**Exercise prompt**
The lines to be extracted begin at the line containing "Young girl at" and end at the last line of the data below; copy them exactly and leave out the pictures.

**Given information**
--------

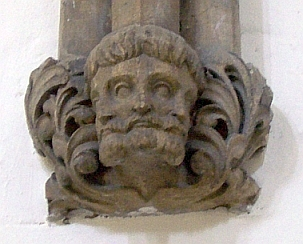 Llandaff cathedral - Three faces representing the Holy Trinity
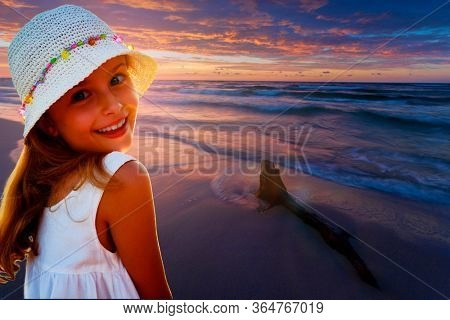Young girl at the beach enjoying  sunset view over the Baltic Sea, Poland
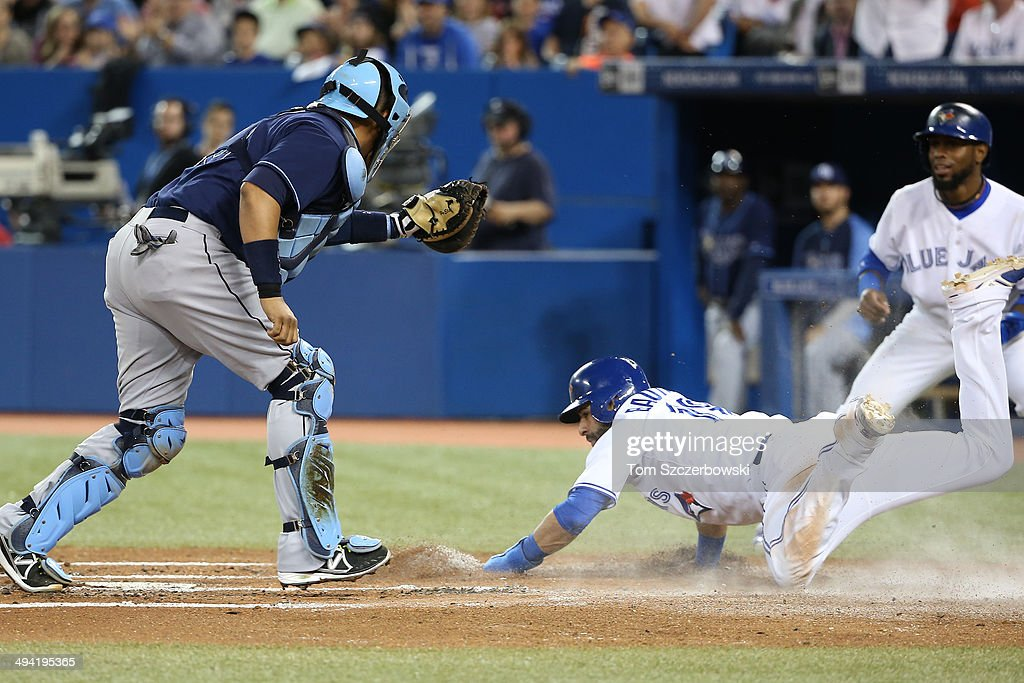 Jose Bautista #19 of the Toronto Blue Jays slides safely into home plate to score a run in the first inning during MLB game action as Jose Molina #28 of the Tampa Bay Rays attempts to tag him on May 28, 2014 at Rogers Centre in Toronto, Ontario, Canada.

--------

**Response**
Young girl at the beach enjoying  sunset view over the Baltic Sea, Poland
 Jose Bautista #19 of the Toronto Blue Jays slides safely into home plate to score a run in the first inning during MLB game action as Jose Molina #28 of the Tampa Bay Rays attempts to tag him on May 28, 2014 at Rogers Centre in Toronto, Ontario, Canada.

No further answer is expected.